The Inertia for Good Editor
Staff
Grand Targhee, Wyoming. Matt Omann/Unsplash

Grand Targhee, Wyoming. Matt Omann//Unsplash


The Inertia

A skier died after falling into a tree well at Grand Targhee Ski Resort in Wyoming over the weekend, reminding the ski community of the dangers of the hidden threat. The Teton County Sheriff’s Office identified the man as 67-year-old William Douglas England of Lakewood, Colorado. He was skiing with a partner in bounds on Saturday until the pair was separated somewhere between the top of a lift and one of the resort’s runs. England’s partner waited at the bottom of the run but when England still hadn’t arrived several minutes later, ski patrol was alerted.
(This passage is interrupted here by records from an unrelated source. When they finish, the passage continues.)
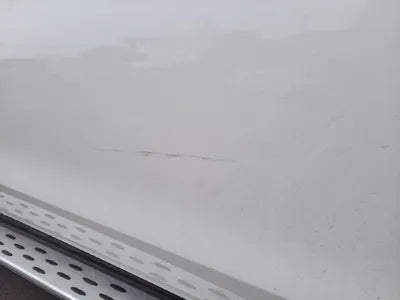 2021 Mercedes-Benz GLC 300 W1N0J5DB8MF982409 VIN:W1N0J5DB8MF982409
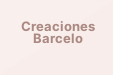 Creaciones Barcelo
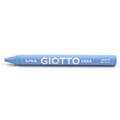 PASTELLI CERA GIOTTO PZ.24 282200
Other skiers at the resort reportedly found England upside down in the tree well before ski patrol had arrived and attempted to dig him out. Ski patrol and EMTs then attempted to resuscitate England once they were able to pull him out of the well but he was never revived. No official cause of death had been announced by the Teton County Sheriff’s Office as of Tuesday but the assumption is that England died from asphyxiation between the time he fell into the well and when bystanders and ski patrol were finally able to dig him out.

“It’s not enough to ski with a partner,” Paul Baugher, a retired Pacific Northwest mountain guide told the Jackson Hole News and Guide. “You have to keep them in sight or maintain contact.” Baugher pointed out there are an average of 4.6 deaths caused by tree-well accidents at U.S. ski resorts each year. That’s a significantly larger threat than inbounds avalanches over the past 20 years, which cause an average of about one death per year, according to Baugher.

The National Ski Areas Association Tree Well and Deep Snow Safety Guide emphasizes the same simple advice for avoiding or escaping tree well hazards: keep your partner in sight

According to Deepsnowsafety.org, 90 percent of people involved in Tree Well/ Snow Immersion Suffocation (SIS) research experiments could not rescue themselves. “If a partner is not there for immediate rescue, the skier or rider may die very quickly from suffocation – in many cases, he or she can die as quickly as someone can drown in water,” they warn.